Ему снилась ее улыбка и объятья. Только в глазах была боль и страдание. Он не мог вспомнить, были ли они там всегда или только когда она заболела.
Она никогда не жаловалась. Ни после потери ребенка из-за тяжелой работы, ни когда отец ее бил. Она была тихой и нежной, прижимала их с братом к теплому боку и рассказывала красивые истории, гладя по голове, пока они не заснут. Иногда она находила в мусоре игрушки и другие забавные вещицы, прятала от всех свои драгоценные находки и приносила им с братом. Так однажды она дала им по коричневую плитку, назвав “конфетой”, разломала ее пополам и сказала немедленно съесть, пока никто не видит и не сможет отобрать. Чувырло свою потерял, стараясь спрятать как можно дальше, и Шнобель поделился своей. Этот чудесный вкус он не мог забыть с тех пор. Это стало лучшим воспоминанием в его жизни. Он обращался к нему всегда, когда было плохо или грустно. Но сейчас воспаленный разум забыл все.
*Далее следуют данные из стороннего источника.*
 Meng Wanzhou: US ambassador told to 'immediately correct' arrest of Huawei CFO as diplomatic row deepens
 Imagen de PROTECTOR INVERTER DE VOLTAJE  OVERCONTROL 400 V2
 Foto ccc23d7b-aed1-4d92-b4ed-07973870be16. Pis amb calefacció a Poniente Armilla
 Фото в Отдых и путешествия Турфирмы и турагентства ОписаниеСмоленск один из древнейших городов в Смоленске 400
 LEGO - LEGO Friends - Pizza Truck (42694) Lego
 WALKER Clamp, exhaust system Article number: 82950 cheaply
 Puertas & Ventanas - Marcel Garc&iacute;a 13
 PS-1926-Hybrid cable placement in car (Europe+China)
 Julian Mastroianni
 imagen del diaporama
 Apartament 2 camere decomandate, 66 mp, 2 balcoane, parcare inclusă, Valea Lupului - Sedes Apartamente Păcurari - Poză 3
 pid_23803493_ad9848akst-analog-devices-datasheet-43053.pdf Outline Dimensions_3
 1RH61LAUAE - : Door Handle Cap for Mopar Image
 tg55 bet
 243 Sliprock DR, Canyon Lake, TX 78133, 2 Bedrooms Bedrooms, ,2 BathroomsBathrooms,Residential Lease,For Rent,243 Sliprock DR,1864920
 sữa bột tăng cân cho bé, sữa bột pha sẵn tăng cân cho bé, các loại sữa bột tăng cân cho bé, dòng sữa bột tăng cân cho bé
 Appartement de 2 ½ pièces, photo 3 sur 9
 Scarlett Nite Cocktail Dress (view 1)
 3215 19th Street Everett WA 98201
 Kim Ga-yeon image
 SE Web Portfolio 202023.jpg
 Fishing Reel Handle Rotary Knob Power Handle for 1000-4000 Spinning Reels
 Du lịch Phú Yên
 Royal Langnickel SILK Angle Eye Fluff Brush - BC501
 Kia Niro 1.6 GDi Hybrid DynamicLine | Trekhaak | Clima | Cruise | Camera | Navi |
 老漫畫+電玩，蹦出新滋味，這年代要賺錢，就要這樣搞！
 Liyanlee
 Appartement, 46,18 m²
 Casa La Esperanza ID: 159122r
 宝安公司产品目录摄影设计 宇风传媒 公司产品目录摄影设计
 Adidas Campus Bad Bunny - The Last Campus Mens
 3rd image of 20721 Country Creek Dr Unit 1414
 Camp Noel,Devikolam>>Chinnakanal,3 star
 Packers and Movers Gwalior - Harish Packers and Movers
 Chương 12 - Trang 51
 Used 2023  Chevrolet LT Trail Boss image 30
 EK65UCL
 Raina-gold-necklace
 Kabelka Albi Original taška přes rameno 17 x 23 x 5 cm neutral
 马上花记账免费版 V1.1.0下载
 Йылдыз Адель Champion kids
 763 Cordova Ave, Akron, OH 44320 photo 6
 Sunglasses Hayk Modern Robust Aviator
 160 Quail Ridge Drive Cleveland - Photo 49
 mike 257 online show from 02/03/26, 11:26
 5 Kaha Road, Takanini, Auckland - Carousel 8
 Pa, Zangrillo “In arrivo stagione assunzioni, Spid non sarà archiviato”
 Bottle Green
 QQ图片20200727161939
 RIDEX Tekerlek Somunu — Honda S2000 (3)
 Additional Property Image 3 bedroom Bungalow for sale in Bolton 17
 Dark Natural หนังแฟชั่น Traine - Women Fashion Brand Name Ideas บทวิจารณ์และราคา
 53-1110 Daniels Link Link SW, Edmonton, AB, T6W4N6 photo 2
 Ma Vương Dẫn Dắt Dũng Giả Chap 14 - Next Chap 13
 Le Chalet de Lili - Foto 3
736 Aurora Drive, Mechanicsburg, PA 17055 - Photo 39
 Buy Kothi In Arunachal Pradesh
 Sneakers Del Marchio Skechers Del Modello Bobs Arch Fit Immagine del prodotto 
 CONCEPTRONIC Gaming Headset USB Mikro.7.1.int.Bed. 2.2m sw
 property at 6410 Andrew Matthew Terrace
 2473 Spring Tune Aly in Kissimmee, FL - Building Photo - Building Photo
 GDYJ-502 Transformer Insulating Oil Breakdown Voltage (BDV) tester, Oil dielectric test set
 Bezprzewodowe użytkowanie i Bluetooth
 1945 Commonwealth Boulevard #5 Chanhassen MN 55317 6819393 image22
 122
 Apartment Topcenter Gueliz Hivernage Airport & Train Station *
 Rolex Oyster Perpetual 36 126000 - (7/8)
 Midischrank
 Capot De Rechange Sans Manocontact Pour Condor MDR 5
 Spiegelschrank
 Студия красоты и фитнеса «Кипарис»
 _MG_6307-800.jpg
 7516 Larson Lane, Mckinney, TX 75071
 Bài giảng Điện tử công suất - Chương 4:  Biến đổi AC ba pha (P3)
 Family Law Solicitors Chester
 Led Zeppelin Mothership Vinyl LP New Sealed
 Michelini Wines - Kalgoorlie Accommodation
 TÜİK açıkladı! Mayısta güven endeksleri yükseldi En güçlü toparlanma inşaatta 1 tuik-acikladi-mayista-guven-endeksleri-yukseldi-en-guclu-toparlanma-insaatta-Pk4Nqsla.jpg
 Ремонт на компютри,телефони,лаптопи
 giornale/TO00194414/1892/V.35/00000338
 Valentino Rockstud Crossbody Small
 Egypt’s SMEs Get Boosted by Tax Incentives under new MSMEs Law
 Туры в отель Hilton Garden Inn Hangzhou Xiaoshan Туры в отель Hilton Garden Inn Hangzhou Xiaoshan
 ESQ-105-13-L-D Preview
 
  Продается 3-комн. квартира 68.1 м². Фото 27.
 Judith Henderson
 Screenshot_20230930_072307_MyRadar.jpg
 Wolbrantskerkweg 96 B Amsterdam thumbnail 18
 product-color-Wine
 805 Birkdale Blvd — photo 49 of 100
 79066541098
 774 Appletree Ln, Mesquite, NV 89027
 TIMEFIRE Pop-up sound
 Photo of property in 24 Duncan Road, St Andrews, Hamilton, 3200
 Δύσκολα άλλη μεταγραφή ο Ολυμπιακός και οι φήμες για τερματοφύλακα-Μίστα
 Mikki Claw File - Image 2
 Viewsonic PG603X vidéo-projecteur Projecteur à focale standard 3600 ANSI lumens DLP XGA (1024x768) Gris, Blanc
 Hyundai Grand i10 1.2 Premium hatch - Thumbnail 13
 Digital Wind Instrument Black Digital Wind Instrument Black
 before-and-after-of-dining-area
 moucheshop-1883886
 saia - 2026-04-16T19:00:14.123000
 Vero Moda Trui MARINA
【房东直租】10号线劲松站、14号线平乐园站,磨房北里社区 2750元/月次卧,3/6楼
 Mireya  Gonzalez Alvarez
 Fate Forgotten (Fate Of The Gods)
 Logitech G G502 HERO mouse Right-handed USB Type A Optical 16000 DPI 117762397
Внезапно полог открылся и стало светло. Чувырло схватили, стащили с лежанки и выволокли наружу, где собралась галдящая толпа.
— Бей хворь! — кричали темные рты на множестве красных от света факелов лицах.
Он узнал нескольких соседей и знакомых среди толпы, попытался заговорить, но его заставили замолчать резким ударом.
— Бей проклятых!
Кто-то рядом сопротивлялся, но вскоре затих, забиваемый палками. Так поступали со всеми, кто был достаточно силен, чтобы попытаться вырваться.
Чувырло дернулся, его сильно стукнули по голове и потащили. Слабость не давала двигаться, но страх заставлял цепляться за сознание, хотя в глазах рябило и плыло. Множество ног сопровождало его, громко ступая и иногда нанося удары.
Больных мертвых и живых в сознании и без тащили к могильнику. Увидев гору тел, Чувырло закричал и забился. Сюда было строго-настрого запрещено заходить. И если кто-то забредал, то мог быть съеден останками, которые ждали на дне котлована.
Его подняли над краем и скинули в кучу. Сверху навалились чужие тела. Не все из них были мертвы. Некоторые едва дышали, что-то мычали нечленораздельное и слегка шевелили конечностями. На многих виднелись черные отметины язв.
Показалась знакомая рука с родинкой. Чувырло вылез из-под одной тяжести, как на него опрокинулась следующая. Он звал мать и пытался дотянуться до ее руки. Едва его пальцы коснулись ее, гора трупов покатилась вниз. И он потерял ее из виду.
Высвободившись, он полез вверх, чтобы найти мать, но все новые и новые мертвецы преграждали путь. Обессиленный он рухнул на чье-то дурно пахнущее тело и не мог больше пошевелиться, но не прекращал звать маму. Одними губами, беззвучно.
Внизу скользили тени. Жалобные стоны слышались ото всюду. Некоторые больные выбирались из кучи, становясь жертвами таких же несчастных, у которых еще оставались силы, чтобы попытаться выжить за счет других.
Несколько раз в пропасть скидывали все новые и новые тела. И когда они почти достигли вершины, это прекратилось. Никто больше не приходил, только останки изредка выбирали труп посвежей или нападали друг на друга, чтобы на короткий срок продлить агонию.
Слабый вскрик и глухой удар всколыхнули тишину. Вот и еще одна жизнь превратилась в источник для останков.
Чувырло открыл глаза и всмотрелся в темное небо в густых чернильных тучах над головой и красными росчерками. Он не знал сколько так пролежал, рассвет это или закат. Губы потрескались, а во рту совсем пересохло. Он повернул голову и замер в ужасе, уставившись на копошившихся совсем рядом останков.
Они терзали умершую женщину, кусая ее руки и ноги. Они были голыми, перепачканы кровью и с язвами по всему телу. Оба едва двигались, шатаясь и дрожа. Скоро хворь расправиться с ними.
Третий был чуть в стороне и приближался медленно, но уверенно. У него не было признаков болезни. Он повернул голову и вздрогнул, встретившись с перепуганным взглядом Чувырла. Двое других его тоже обнаружили и двинулись в его сторону.
— О, свежак! — воскликнули над ним и несильно пнули. — Шевелится.
Третий оскалился, ударил первого останка, сбив с ног, и прыгнул на второго. Они откатились вниз. Чувырло спохватился и начал вылезать из-под придавившего его мертвеца. Когда ему это удалось, третий уже расправился с противниками и возвращался. В глазах останка горела такая безумная жажда, что ноги сами сорвались с места, а в руках появилась сила карабкаться вверх.